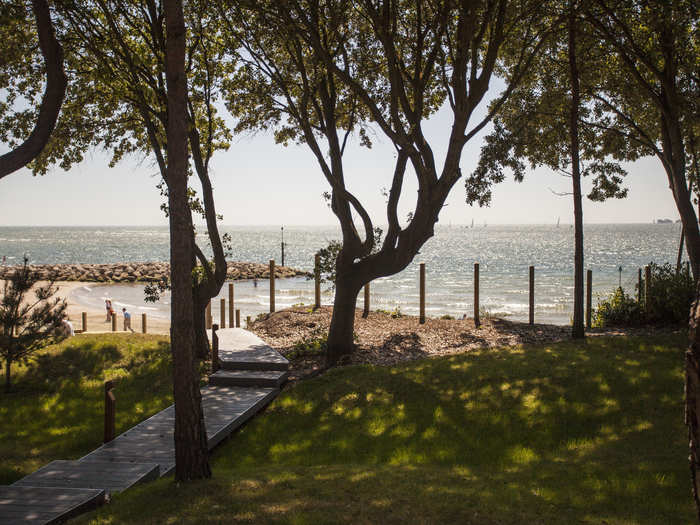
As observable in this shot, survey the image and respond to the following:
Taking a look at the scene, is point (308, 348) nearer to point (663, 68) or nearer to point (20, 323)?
point (20, 323)

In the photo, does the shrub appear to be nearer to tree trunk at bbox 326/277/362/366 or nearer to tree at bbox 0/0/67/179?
tree trunk at bbox 326/277/362/366

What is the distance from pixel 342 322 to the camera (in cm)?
1267

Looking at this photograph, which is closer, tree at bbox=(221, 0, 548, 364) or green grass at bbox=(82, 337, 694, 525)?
green grass at bbox=(82, 337, 694, 525)

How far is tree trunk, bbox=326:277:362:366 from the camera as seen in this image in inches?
496

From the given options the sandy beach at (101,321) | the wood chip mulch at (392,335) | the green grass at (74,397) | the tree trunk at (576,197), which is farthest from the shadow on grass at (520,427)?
the sandy beach at (101,321)

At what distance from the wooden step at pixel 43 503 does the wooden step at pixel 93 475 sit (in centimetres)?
39

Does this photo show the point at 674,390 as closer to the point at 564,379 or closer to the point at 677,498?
the point at 564,379

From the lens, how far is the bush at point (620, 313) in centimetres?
1503

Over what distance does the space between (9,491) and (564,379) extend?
7.98m

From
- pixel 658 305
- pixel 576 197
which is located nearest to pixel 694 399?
pixel 576 197

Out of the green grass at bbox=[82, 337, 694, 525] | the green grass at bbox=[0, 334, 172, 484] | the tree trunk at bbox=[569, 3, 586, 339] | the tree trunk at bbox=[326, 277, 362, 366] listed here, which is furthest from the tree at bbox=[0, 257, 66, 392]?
the tree trunk at bbox=[569, 3, 586, 339]

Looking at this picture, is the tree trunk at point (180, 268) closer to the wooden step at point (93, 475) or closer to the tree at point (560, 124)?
the wooden step at point (93, 475)

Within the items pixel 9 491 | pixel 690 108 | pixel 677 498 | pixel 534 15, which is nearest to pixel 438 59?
pixel 534 15

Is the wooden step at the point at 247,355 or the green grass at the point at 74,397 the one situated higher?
the wooden step at the point at 247,355
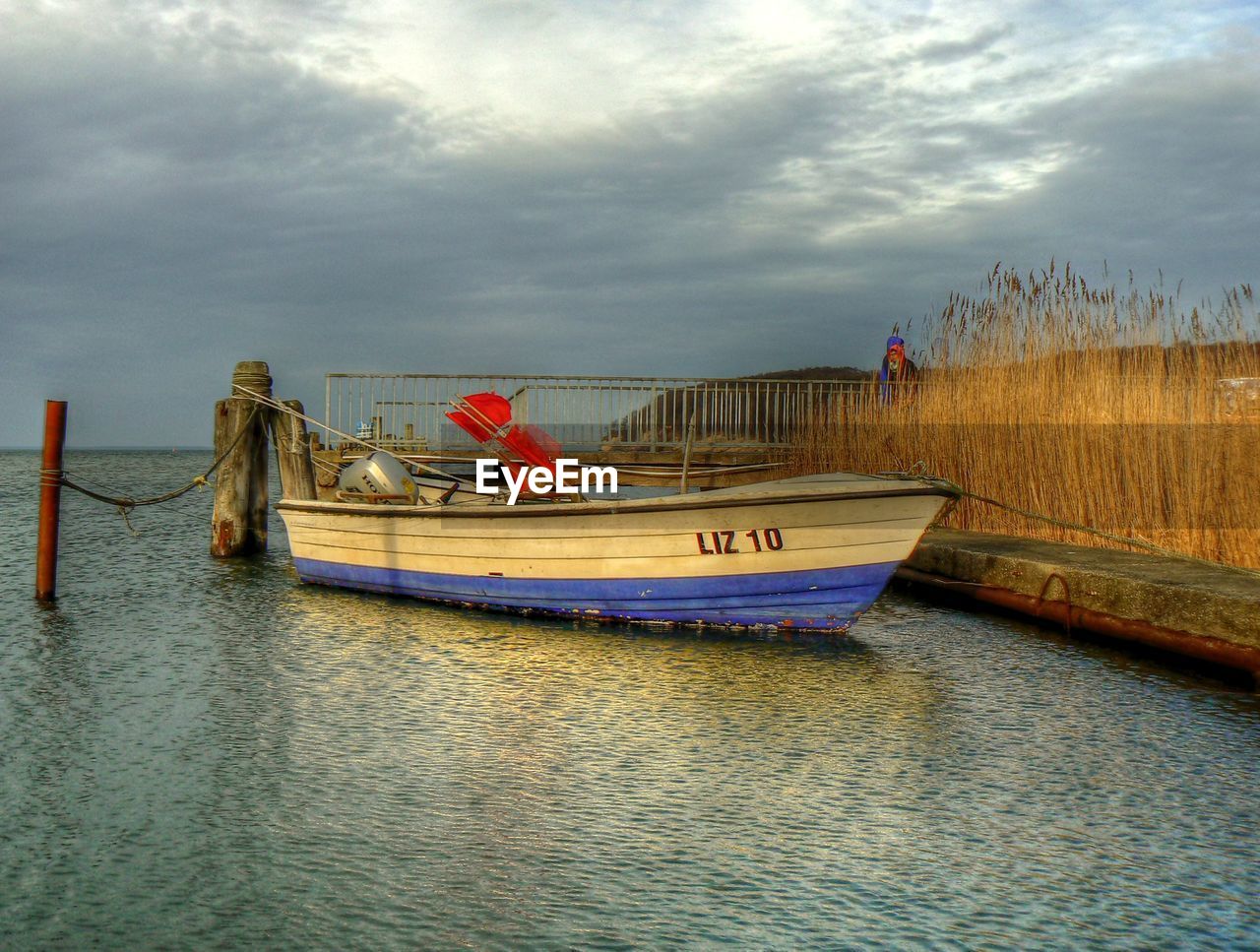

---

§ **Goal**
Copy the stretch of the entries from the line containing "Within the items" through the end of the entries, keeping every line exactly the same and leaving out the pictures.

§ **Exercise response**
Within the items pixel 9 491 | pixel 690 108 | pixel 677 498 | pixel 534 15, which is nearest to pixel 438 59?
pixel 534 15

Is the wooden step at the point at 247,355 or the green grass at the point at 74,397 the one situated higher?
the wooden step at the point at 247,355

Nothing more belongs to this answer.